Task list -
**1)** From the article on party identification, copy the stretch from "More Americans identified" through "they were Democrats." word for word.
**2)** Answer these questions from the article on party identification:
(a) In the first quarter of 2021, what percentage of Americans identified with the Democratic Party?
(b) By the end of 2021, what percentage said they were Republicans?
(c) Overall in 2021, what percentage of Americans identified as independents?

More Americans identify as Republicans than Democrats: poll

The parties flipped in popularity as President Biden's approval rating sank.
Nancy Pelosi, Washington, D.C., Dec. 9, 2021

More Americans identified as a Republican than a Democrat at the end of 2021, giving the GOP the largest advantage in more than 25 years, according to a new Gallup poll.

During the first quarter of 2021, 49% of Americans identified with the Democratic Party, compared to 40% who identified with the Republican Party. However, such allegiances flipped by the end of the year – with 47% saying they were Republicans and 42% saying they were Democrats.

Overall in 2021, most Americans (42%) identified as independents, which has remained the United States' largest political affiliation for the past three decades.

The poll was released Monday, ahead of voters going to the polls in November to decide whether Democrats or Republicans will control the House and Senate and with Democratic President Biden's approval rating in his first year having steadily dropped while his disapproval rating increased.

GOP support markedly increased during the third quarter of 2021, when 44% of polls respondents identified as a Republican and 45% identified as a Democrat. 

During that time, the pandemic showed no signs of slowing and the country's military withdraw from Afghanistan ended with the deaths of 13 U.S. service members, and Biden's disapproval ratings became higher than his approval ratings.

Material provided -
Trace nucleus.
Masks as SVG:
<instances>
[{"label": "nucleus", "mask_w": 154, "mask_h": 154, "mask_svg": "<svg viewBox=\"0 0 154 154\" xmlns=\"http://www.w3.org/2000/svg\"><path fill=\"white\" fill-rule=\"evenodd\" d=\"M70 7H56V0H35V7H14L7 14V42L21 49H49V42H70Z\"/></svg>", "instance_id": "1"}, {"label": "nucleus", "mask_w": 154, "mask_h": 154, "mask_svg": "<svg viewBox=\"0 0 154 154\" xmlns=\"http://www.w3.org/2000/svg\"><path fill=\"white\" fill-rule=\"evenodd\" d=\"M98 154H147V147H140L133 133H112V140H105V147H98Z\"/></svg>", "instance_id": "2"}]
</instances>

List of solutions -
**1)**
More Americans identified as a Republican than a Democrat at the end of 2021, giving the GOP the largest advantage in more than 25 years, according to a new Gallup poll.

During the first quarter of 2021, 49% of Americans identified with the Democratic Party, compared to 40% who identified with the Republican Party. However, such allegiances flipped by the end of the year – with 47% saying they were Republicans and 42% saying they were Democrats.

**2)**
(a) 49%
(b) 47%
(c) 42%